Es scheint nichts zu geben, was der Fußballer Pedri nicht können würde. Laufen, dribbeln, schießen, fintieren, grätschen, sogar zaubern. Der 19-Jährige bekam von seinen Teamkameraden des FC Barcelona nicht umsonst unlängst einen passenden Spitznamen verpasst: Harry Potter. Fernab gewisser optischer Ähnlichkeiten mit dem jungen Daniel Radcliffe, dem Darsteller der verfilmten Romanreihe, versprüht »Pedri Potter« vor allem auf dem Fußballplatz seine ganz eigene Magie.

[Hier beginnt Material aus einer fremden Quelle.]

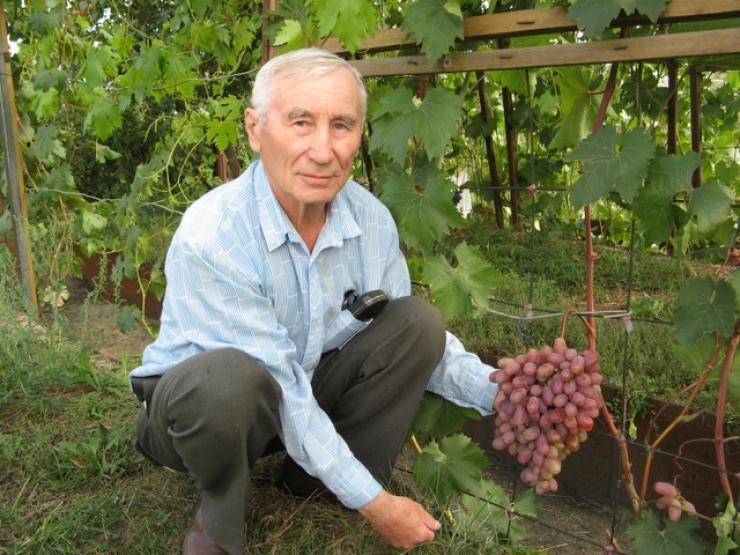 корягин автор обской технологии выращивания винограда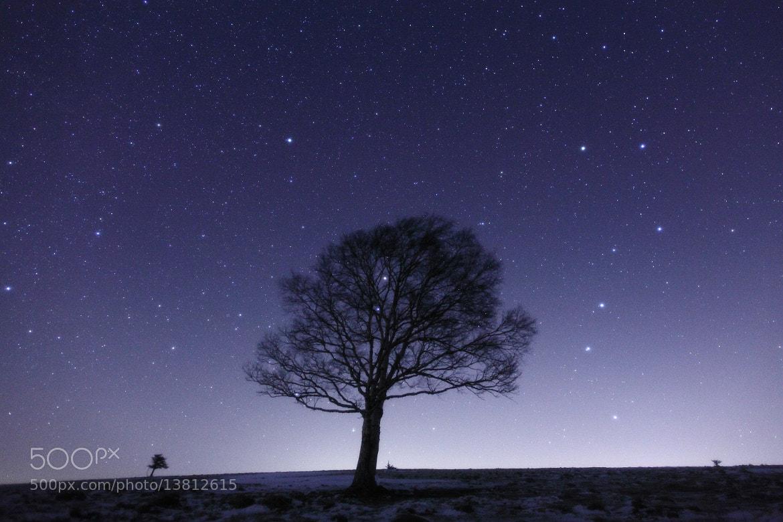 Photograph Untitled by Noriko Tabuchi on 500px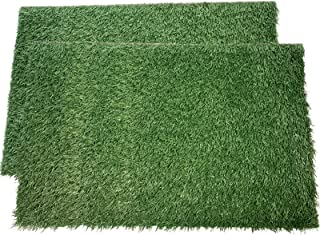 LOOBANI Dog Grass Pee Pads, Artificial Turf Pet Grass Mat Replacement for Puppy Potty Trainer Indoor/Outdoor Use - Set of 2
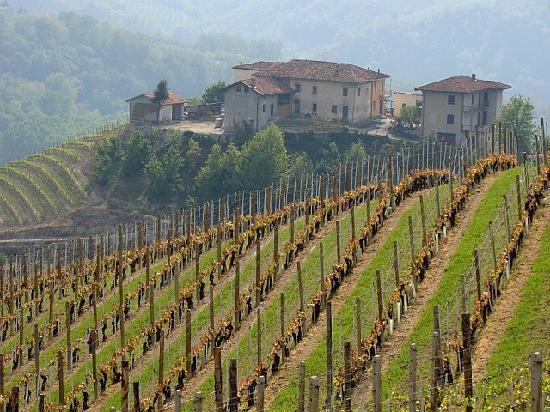 Locanda dell'Arco: Vineyards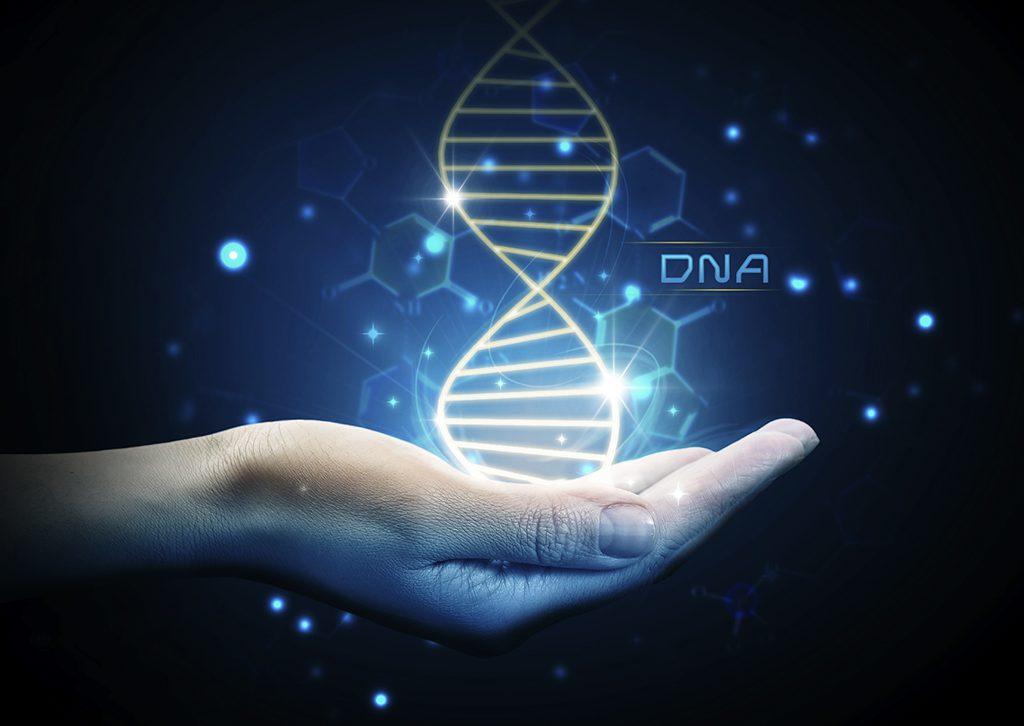 DNA-story-main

Die jüngsten Beispiele, die beiden Traumtore gegen Galatasaray Istanbul in der Europa League und den FC Sevilla in der Liga, als der Mittelfeldspieler jeweils mehrere Gegenspieler austrickste und dann überlegt einschoss, heben den spanischen Internationalen noch einmal auf eine neue Stufe. Der Hype um ihn war immer schon vorhanden seit seinem Profidebüt mit 16. In der von Spitzenkräften überfüllten spanischen Auswahl darf sich Pedri neuerdings die prestigeträchtige Nummer 10 überstreifen. Dabei ist er gar kein echter Zehner, kein Spielmacher der alten Schule, der wenig arbeitet und viel glänzt, sondern ein fleißiger Bursche. Nicht wenige behaupten: Pedro Gonzalez Lopez ist trotz seines jungen Alters derzeit der beste Achter der Welt.

Als Verbindungsglied zwischen Abwehr und Angriff bringt Pedri das perfekte Paket an fußballerischen Fähigkeiten mit. Seine Schwäche, die körperliche Unterlegenheit, macht er immer mehr wett. Pedri, in Tegueste im Nordosten Teneriffas geboren, kickte bis vor zwei Jahren auf Leihbasis noch in der zweiten Liga für seinen Heimatklub UD Las Palmas, zuvor hatte sich Barca aber bereits die Dienste für sechs Millionen Euro gesichert. »Er hat Geduld im Spiel und startet Spielzüge mit Einzelaktionen. Darin ist er besonders stark«, lobt Trainer Xavi, doch: »Er kann noch viel, viel mehr.«

Pedri freilich ist längst nicht der einzige junge Fußballer, der beim FC Barcelona in der Kunst der Ballzauberei unterrichtet wird. Trainer Xavi hat sich zur Aufgabe gemacht, seine Nachwuchsleute behutsam wie konsequent heranzuführen an mögliche Weltkarrieren. Ansu Fati, 19, ist neben Pedri sicher das größte Versprechen für die Zukunft. Der Offensive hat jedoch regelmäßig mit Verletzungen zu kämpfen und fehlt heute ebenso wie Stürmer Memphis Depay.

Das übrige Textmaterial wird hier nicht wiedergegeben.